──────── Фрагмент текста ────────
Я с наслаждением читал твой роман! До боли мне знакомые идеологические тренды советского «застоя»: «евреи» и «русопяты», анекдоты про Брежнева, КПСС, смелые в своем кругу, маниакальные поиски стукачей в своем же кругу... Ты был на картошке от МГУ под Можайском, я под Волоколамском от Литературного института, который ты сейчас возглавляешь. И там было то же самое. Думаю, у этого романа должно быть много благодарных читателей. Но… Помню твою повесть в «Знамени» в начале 90-х «Здравствуй, князь!» Мальчик из северной глубинки приехал покорять Москву, те же 80-е годы, филфак, сопротивление «режиму», споры между студентами... Название – цитата из Пушкина, как и «Душа моя Павел». Ты что-то не договорил двадцать пять лет назад?

Алексей Варламов: У меня с романом вышла в высшей степени странная история. Я быстро, играючи его написал и был готов нести в издательство, но вдруг почувствовал, что текст меня не отпускает. Каждый день в течение многих месяцев я находил, вычеркивал, добавлял что-то новое... И даже сейчас, когда он опубликован, мне все равно хочется его дописывать. Что касается «Здравствуй, князь!», «Душа моя Павел» в каком-то смысле попытка диалога, спора с «Князем», и герой той давней «сентиментальной истории» эпизодически появляется в нынешнем романе, но он Павлика Непомилуева не узнаёт. Не могу сказать, почему, но не узнает и точка, хотя тот-то его помнит прекрасно. И диалога нет. Возможно, это происходит от того, что мы легко можем вернуться в прошлое и попытаться вспомнить его, но способны ли узнать самих себя, если нам вдруг покажут, что с нами станется через двадцать пять лет? Разница между двумя северными мальчиками, приехавшими из глубинки «покорять» Москву, это в том числе и разница между мной нынешним и тогдашним. И если с советской системой для меня в ту пору все было ясно и я был готов, как Саввушка из «Князя», ее клеймить, проклинать, мечтать о том, что она однажды сгинет, то теперь хочу просто ее понять и… сказать ей спасибо. Жизнь ли изменилась, мои ли представления о ней, но не склонен я судить прошлое и называть его безвременьем, хотя с удовольствием пишу и о тех, кто на него яростно нападал, и о тех, кто не менее яростно защищал.
────────
### [Что сделать]
- 1) Запишите из беседы о романе «Душа моя Павел» отрезок текста от слов «Я с наслаждением» до слов «пять лет назад?» включительно.
- 2) Сократите абзац беседы о романе «Душа моя Павел», начинающийся словами «Я с наслаждением читал твой роман», до краткого списка главных фактов.
- 3) Продолжите беседу о романе «Душа моя Павел» сразу после ее последней фразы.
──────── Данные для разбора ────────
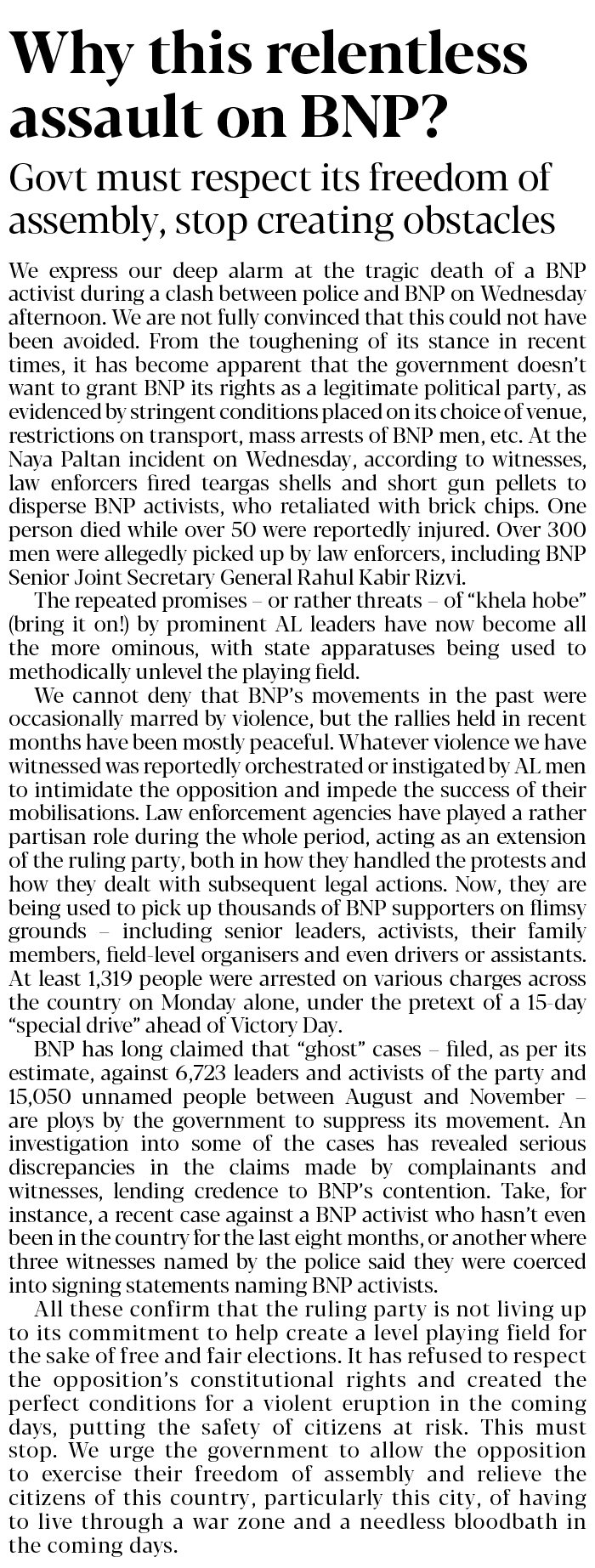 Why this relentless assault on BNP?

Govt must respect its freedom of assembly, stop creating obstacles

We express our deep alarm at the tragic death of a BNP activist during a clash between police and BNP on Wednesday afternoon. We are not fully convinced that this could not have been avoided. From the toughening of its stance in recent times, it has become apparent that the government doesn't want to grant BNP its rights as a legitimate political party, as evidenced by stringent conditions placed on its choice of venue, restrictions on transport, mass arrests of BNP men, etc. At the Naya Paltan incident on Wednesday, according to witnesses, law enforcers fired teargas shells and short gun pellets to disperse BNP activists, who retaliated with brick chips. One person died while over 50 were reportedly injured. Over 300 men were allegedly picked up by law enforcers, including BNP Senior Joint Secretary General Rahul Kabir Rizvi.

The repeated promises – or rather threats – of "khela hobe" (bring it on!) by prominent AL leaders have now become all the more ominous, with state apparatuses being used to methodically unlevel the playing field.

We cannot deny that BNP's movements in the past were occasionally marred by violence, but the rallies held in recent months have been mostly peaceful. Whatever violence we have witnessed was reportedly orchestrated or instigated by AL men to intimidate the opposition and impede the success of their mobilisations. Law enforcement agencies have played a rather partisan role during the whole period, acting as an extension of the ruling party, both in how they handled the protests and how they dealt with subsequent legal actions. Now, they are being used to pick up thousands of BNP supporters on flimsy grounds – including senior leaders, activists, their family members, field-level organisers and even drivers or assistants. At least 1,319 people were arrested on various charges across the country on Monday alone, under the pretext of a 15-day "special drive" ahead of Victory Day.

BNP has long claimed that "ghost" cases – filed, as per its estimate, against 6,723 leaders and activists of the party and 15,050 unnamed people between August and November – are ploys by the government to suppress its movement. An investigation into some of the cases has revealed serious discrepancies in the claims made by complainants and witnesses, lending credence to BNP's contention. Take, for instance, a recent case against a BNP activist who hasn't even been in the country for the last eight months, or another where three witnesses named by the police said they were coerced into signing statements naming BNP activists.

All these confirm that the ruling party is not living up to its commitment to help create a level playing field for the sake of free and fair elections. It has refused to respect the opposition's constitutional rights and created the perfect conditions for a violent eruption in the coming days, putting the safety of citizens at risk. This must stop. We urge the government to allow the opposition to exercise their freedom of assembly and relieve the citizens of this country, particularly this city, of having to live through a war zone and a needless bloodbath in the coming days.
────────
### [Ответы к заданиям]
- 1)
Я с наслаждением читал твой роман! До боли мне знакомые идеологические тренды советского «застоя»: «евреи» и «русопяты», анекдоты про Брежнева, КПСС, смелые в своем кругу, маниакальные поиски стукачей в своем же кругу... Ты был на картошке от МГУ под Можайском, я под Волоколамском от Литературного института, который ты сейчас возглавляешь. И там было то же самое. Думаю, у этого романа должно быть много благодарных читателей. Но… Помню твою повесть в «Знамени» в начале 90-х «Здравствуй, князь!» Мальчик из северной глубинки приехал покорять Москву, те же 80-е годы, филфак, сопротивление «режиму», споры между студентами... Название – цитата из Пушкина, как и «Душа моя Павел». Ты что-то не договорил двадцать пять лет назад?

- 2)
- Роман вызвал наслаждение знакомыми приметами советского «застоя»: «евреи» и «русопяты», анекдоты про Брежнева, КПСС, смелость в своем кругу, поиски стукачей.
- Собеседник был на картошке от МГУ под Можайском, автор вопроса — под Волоколамском от Литературного института, который теперь возглавляет собеседник; там было то же самое.
- У романа, по мнению автора вопроса, должно быть много благодарных читателей.
- Вспоминается повесть собеседника «Здравствуй, князь!» в «Знамени» начала 90-х: мальчик из северной глубинки приезжает покорять Москву, 80-е годы, филфак, сопротивление «режиму», студенческие споры.
- Названия обеих вещей — цитаты из Пушкина.
- Вопрос: не осталось ли что-то недоговоренным двадцать пять лет назад?

- 3)
Твой герой, Павлик, в конце романа куда-то «бежит». Куда ж он бежит? Пора бы уже и добежать... Я так понял, что Непомилуев – совокупная душа всего советского народа, той самой новой «общности», по сути новой «интернациональной нации», сейчас забытой, но существующей как некий оскорбленный призрак, который еще себя покажет. В конце романа наставник Павлика, генерал из закрытого научного военного городка, говорит: ты послан в Москву нами, ты наше «целеполагание». Не понял. Переведи...

Алексей Варламов: Я интуитивно чувствую, что опекун моего главного героя должен сказать ему в напутствие именно эти слова. Он как будто стремится продвинуть, забросить сына погибшего друга как можно дальше и выше, потому что Павлик – это их оправдание, осуществившаяся мечта, удавшийся советский человек. Павлик инфантилен, но добр душою, чист, свободен, и, как блоковский скиф, сзывает изверившуюся, разваливающуюся, изъеденную лицемерием страну на братский пир труда и мира. Он дает ей последний шанс, не догадываясь о том, что его все равно не послушают и ему еще придется пережить распад его возлюбленной Родины и сокращение прекрасной географической карты, которую он выучил наизусть и повсюду с собой таскает. В противовес антиутопиям, обращенным в будущее, я пытался написать утопию о прошлом.

Один из критиков написал, что название «Душа моя Павел» нужно понимать буквально. Так?

Алексей Варламов: Ну нет, с этим я едва ли соглашусь. Моя душа такой цельной и прекраснодушной, прости за тавтологию, не была, и скепсиса, разочарования, недоверия, обид в ней было много, да и сейчас остается.

Есть мнение, что форма традиционного романа «устала». Время другое, новый язык, новые ритмы, новые медиа. Мне тоже иногда кажется, что русская литература заперлась в комнате и отказывается проветривать помещение – не дай бог рукописи сквозняком со стола сдует...

Алексей Варламов: Я стойко придерживаюсь мнения, что люди пишут не «зачем», а «почему». Волнует их что-то, вот они и пытаются перевести свою тревогу в слова, у кого как получается. И я пишу, как мне пишется, и если при этом получается уставший или устаревший по форме социально-психологический роман, значит, так тому и быть. И потом все новое и так неизбежно входит в нашу кровь. Мы все своим временем отравлены, а намеренно что-то выдумывать, пользоваться искусственными приемами – какой в этом прок?

В декабре будем отмечать 100-летие Александра Исаевича Солженицына. Сейчас происходит оголтелая травля Солженицына в соцсетях как «изменника Родины», «разрушителя СССР». В твоем романе Непомилуеву дают прочитать «Архипелаг ГУЛАГ» под обложкой «Острова сокровищ» (иронию оценил!) И его советская «душа» испытывает когнитивный диссонанс...

Алексей Варламов: Если ты помнишь, моему «дремучему» герою был выдан деканский блокнот для записи новых слов. Эти он обязательно запишет...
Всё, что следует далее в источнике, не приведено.